Mit seinen komisch kuriosen Geschichten, in denen er seine Beobachtungen aus dem Alltag verarbeitet, hat der im niedersächsischen Diepholz geborene Kabarettist und Autor längst Kultstatus erreicht. Auch auf der Bühne. Dabei tritt Evers, abgesehen von seinem typischen knallroten Cordhemd, beinahe bescheiden auf. Er reißt keine Zoten, hat Kalauer nicht nötig, verzichtet auf jedwede nervöse Clownerien und doch lacht der ganze Saal fast pausenlos. In einer ironisch naiven Art versteht es Evers höchst eloquent und allein mit feiner, gezielter Mimik und Gestik seine Texte zu beleben und in einer Mischung aus Lesung und Stand-up-Comedy vorzutragen. So witzelt er etwa ein Weilchen über die Steuersünden des Uli Hoeneß, von denen seine Freunde natürlich schon vorher gewusst haben wollen, liest dann eine lange Geschichte über ein streng riechendes Wurstpaket, welches ihm die Mutter seiner Ex-Freundin regelmäßig schickt, bevor er sich mühelos ins nächste Thema hineinplaudert und schließlich einen Text zum Besten gibt, der von einer alten, offenbar mit einem Fluch belegten Schultafel handelt, die er auf Ebay ersteigert hat. Mehrmals an diesem Abend teilt Evers auch gegen seine Wahlheimat Berlin aus. Für das Planungschaos rund um den Großflughafen BER zeigt er jedoch Verständnis. Es sei immer noch besser, andauernd die Eröffnung zu verschieben, als nach drei Wochen plötzlich festzustellen, dass beispielsweise das Dach vergessen wurde. Schon malt er sich, unter dem lautstarken Gelächter des Publikums, dieses Szenario aus und schlägt vor, ob der 85 000 festgestellten Mängel aus diesem Pleitenprojekt eine öffentliche Naherholungsbaustelle zu machen. Da sei doch sicher für jeden was dabei.

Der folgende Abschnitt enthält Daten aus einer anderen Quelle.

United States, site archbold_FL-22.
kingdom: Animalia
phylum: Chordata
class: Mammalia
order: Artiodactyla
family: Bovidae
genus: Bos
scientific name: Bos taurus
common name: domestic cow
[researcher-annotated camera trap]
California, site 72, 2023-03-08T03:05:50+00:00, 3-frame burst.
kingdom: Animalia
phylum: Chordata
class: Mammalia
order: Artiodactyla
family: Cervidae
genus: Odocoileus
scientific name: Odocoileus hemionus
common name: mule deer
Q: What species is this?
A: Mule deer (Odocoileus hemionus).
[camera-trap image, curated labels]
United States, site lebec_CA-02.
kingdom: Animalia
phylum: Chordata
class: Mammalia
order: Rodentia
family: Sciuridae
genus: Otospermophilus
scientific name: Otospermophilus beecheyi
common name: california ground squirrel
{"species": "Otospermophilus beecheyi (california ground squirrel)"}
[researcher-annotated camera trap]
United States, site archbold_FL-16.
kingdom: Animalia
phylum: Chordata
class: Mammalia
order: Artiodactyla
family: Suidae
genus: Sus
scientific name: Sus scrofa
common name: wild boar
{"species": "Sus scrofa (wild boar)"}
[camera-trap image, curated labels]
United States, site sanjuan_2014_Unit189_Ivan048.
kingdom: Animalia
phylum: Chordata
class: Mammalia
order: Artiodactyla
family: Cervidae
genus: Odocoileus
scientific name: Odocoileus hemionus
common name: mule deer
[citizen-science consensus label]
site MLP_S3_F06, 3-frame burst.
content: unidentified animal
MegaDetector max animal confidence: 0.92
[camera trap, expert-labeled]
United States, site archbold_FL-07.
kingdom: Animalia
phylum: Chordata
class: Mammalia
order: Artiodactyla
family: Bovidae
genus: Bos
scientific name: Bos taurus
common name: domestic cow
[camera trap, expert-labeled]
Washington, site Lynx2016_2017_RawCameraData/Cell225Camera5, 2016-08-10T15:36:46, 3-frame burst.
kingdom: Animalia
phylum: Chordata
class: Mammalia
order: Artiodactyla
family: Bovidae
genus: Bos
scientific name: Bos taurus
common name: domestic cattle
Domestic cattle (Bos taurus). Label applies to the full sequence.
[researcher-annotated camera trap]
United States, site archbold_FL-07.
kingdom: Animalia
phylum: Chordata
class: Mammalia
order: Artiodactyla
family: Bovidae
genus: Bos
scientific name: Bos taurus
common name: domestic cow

Immer wieder driftet Evers an diesem Abend im munteren Wechsel zwischen seinen Erzählungen und vorgelesenen Texten ins Skurrile, Absurde und teils Blödsinnige ab, was auch schwache Momente zur Folge hat. Über eine Katze etwa, die zum Katzenpsychologen soll, damit sie keine toten Mäuse mehr vor die Haustür legt, kann man am Ende einer ausufernden Episode nur noch schmunzeln. Erstaunlicherweise aber gelingt es Horst Evers jedes Mal, nachdem er vergnügt vom Hundertsten ins Tausendste gekommen ist, den Anfang wiederzufinden und seine Pointen zu landen. So auch bei der Geschichte über Cottbus, wo ein Mann sein beharrliches Stehen an einer grünen Ampel mit dem Satz begründet: „Was nützt dem Wolf die Freiheit, wenn er das Schaf nicht fressen darf.“ Etliche Abschweifungen und Wendungen später ist es schließlich Evers selber, der diese seltsamen Worte spricht.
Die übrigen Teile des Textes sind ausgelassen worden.